Aarushi Kalra of rmdk architects, for her thesis designed a conceptual adaptive reuse proposal for the soon dysfunctional Rajghat Power Station, New Delhi, India, to be built as a Fashion Hub.
Located in the cultural hub of the city, in close proximity with all prominent infrastructure of Delhi, the urban scape is transformed into an icon for fashion and design. The proposed design is the juxtaposition of fashion’s ability to seduce and manufacture desires with the complex structuring of neutral spaces to allow for a multiplicity of users and events. At the city scale, the luminous and dynamic layers of building skin attracts and lures; as users approach and ultimately enter the building, the imagery is transformed into unique atmospheric experiences. This project harnesses the glamour of fashion as the medium to ignite the re-imagination of architecture’s value and the interpretation of beauty and style, providing the means for experiences to transcend into a world of spectacle.

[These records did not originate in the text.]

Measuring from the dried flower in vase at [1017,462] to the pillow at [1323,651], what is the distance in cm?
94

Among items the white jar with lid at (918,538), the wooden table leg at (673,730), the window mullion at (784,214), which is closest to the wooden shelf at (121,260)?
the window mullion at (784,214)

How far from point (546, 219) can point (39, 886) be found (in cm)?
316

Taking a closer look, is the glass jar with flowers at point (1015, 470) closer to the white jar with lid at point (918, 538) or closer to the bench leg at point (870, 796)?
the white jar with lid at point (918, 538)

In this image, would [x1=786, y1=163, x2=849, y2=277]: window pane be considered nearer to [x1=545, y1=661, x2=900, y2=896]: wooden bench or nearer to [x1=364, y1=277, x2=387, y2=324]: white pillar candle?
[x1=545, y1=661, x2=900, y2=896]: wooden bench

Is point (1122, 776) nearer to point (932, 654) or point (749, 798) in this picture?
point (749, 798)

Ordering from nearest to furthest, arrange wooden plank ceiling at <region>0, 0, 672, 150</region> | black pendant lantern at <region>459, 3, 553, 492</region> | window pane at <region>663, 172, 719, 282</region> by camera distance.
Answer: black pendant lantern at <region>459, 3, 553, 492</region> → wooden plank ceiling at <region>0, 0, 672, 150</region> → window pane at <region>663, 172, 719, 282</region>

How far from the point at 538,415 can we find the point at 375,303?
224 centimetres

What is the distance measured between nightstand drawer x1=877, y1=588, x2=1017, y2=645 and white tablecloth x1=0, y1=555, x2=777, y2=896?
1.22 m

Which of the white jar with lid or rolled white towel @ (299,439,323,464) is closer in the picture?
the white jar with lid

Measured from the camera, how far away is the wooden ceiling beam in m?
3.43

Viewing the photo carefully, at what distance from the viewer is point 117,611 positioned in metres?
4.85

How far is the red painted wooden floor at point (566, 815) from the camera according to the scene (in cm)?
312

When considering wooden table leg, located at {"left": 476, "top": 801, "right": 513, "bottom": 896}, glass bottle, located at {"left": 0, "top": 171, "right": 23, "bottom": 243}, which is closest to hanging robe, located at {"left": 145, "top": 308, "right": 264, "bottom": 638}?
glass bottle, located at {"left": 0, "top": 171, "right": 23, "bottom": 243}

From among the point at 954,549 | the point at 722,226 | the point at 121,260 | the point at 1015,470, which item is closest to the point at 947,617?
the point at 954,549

The built environment provides a footnote to our histories, helping to identify our places as Indian, rather than generically ‘modern’ or ‘contemporary’. Historic buildings give us a glimpse of our past and lend character to our communities. The Fashion Hub in this context, connects the three main sectors of the field. ‘Learn’ allows exposure to traditional techniques and new technologies. ‘Do’ houses designers and makers. Incubator units and mentoring programs offer support and nurturing for future brands and craftsmen. ‘Sell’ makes it a destination of choice for the world’s buying market. Keeping the important structures of the power plant in place, structural and programmatic changes were introduced to reinvent the complex. Immense importance was paid to the landscape and laying out of smaller functions to add a sense of scale and life to the expansive urbanscape.
Inspired from the tying style of the Indian garment-a saree, various explorations were done by pleating fabrics in different ways to form architectural forms. Being a fashion hub, the intention was to draw inspiration for the built form from folds of fabric. Blurring proposes new ways of thinking about architecture, presenting new ideas of what architecture can be. It creates an awareness that architectural design involves more than materials and static forms, it doesn’t necessarily need to have boundaries.

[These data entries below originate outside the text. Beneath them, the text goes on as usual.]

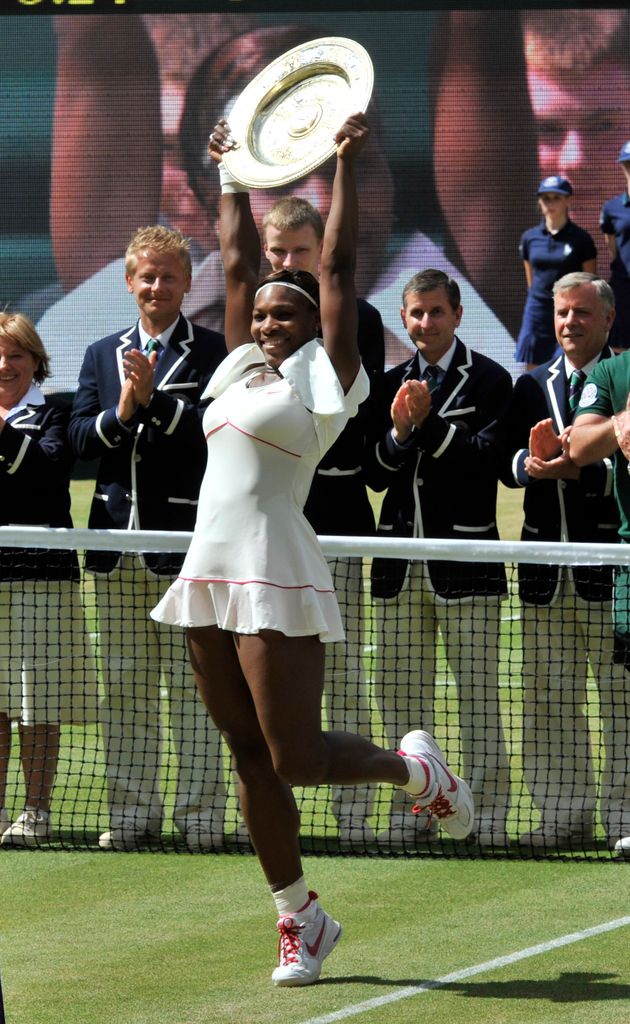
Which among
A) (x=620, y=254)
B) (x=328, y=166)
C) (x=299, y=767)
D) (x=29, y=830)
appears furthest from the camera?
(x=328, y=166)

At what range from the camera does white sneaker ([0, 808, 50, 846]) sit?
6816 mm

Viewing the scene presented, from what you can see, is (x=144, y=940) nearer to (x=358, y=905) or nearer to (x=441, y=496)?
(x=358, y=905)

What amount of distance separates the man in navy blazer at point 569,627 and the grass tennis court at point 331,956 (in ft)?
1.35

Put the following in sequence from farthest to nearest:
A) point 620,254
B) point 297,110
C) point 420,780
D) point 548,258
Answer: point 548,258 < point 620,254 < point 297,110 < point 420,780

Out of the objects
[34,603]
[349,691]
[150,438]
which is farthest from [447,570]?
[34,603]

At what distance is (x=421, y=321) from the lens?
685 cm

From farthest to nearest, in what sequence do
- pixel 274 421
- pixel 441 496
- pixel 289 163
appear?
1. pixel 441 496
2. pixel 289 163
3. pixel 274 421

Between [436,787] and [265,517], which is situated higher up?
[265,517]

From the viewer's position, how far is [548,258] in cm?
1531

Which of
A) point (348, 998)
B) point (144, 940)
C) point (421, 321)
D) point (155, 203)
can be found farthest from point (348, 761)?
point (155, 203)

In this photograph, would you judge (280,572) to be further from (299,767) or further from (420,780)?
(420,780)

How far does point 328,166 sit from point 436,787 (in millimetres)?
13629

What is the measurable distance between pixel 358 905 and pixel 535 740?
4.17 feet

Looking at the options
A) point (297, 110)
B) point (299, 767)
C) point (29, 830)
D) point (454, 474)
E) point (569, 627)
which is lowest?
point (29, 830)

The environment has been so designed to implicate what fashion stands for – an ever-changing environment. As one looks around, platforms at various levels can be seen harbouring a variety of activities. With each new turn, comes a new experience may it be a fashion show against the Chimney, a visit into the studio courtyard to interact with various designers or losing oneself in the sweeping walls of the bazaar.
Image 05: Standing by the water body, one can experience the reminiscent of the railway line with a coal trolley. As one looks up, the coal mill comes into focus that has been modified to line with fins that guard it from the harsh sun while maintaining character. The front of the coal mill has been modified to form a stage set for exhibits, while the coal hoppers form a backdrop for the projection of shows and visuals.
Image 06: As one walks up the flight of stairs, a feeling of awe is instigated seeing the stark contrast between the rigid Power Plant woven with an entirely new language. The large floor skylights, the swooping strips, add a sense of scale to the space, giving an awespiring yet comfortable experience.
On one side is the turbine hall, boldly treated with a piercing cut out, while on the other is the coal mill that has been minutely altered to keep the industrial character intact. Both are connected by strips in metal, that form bridges, walkways and a backdrop for the amphitheater.
Fashion and architecture were overlaid to treat the Rajghat Power Plant in a design language that does not overpower the existing framework adds stylistic qualities of fashion to an industrial complex in a bold manner.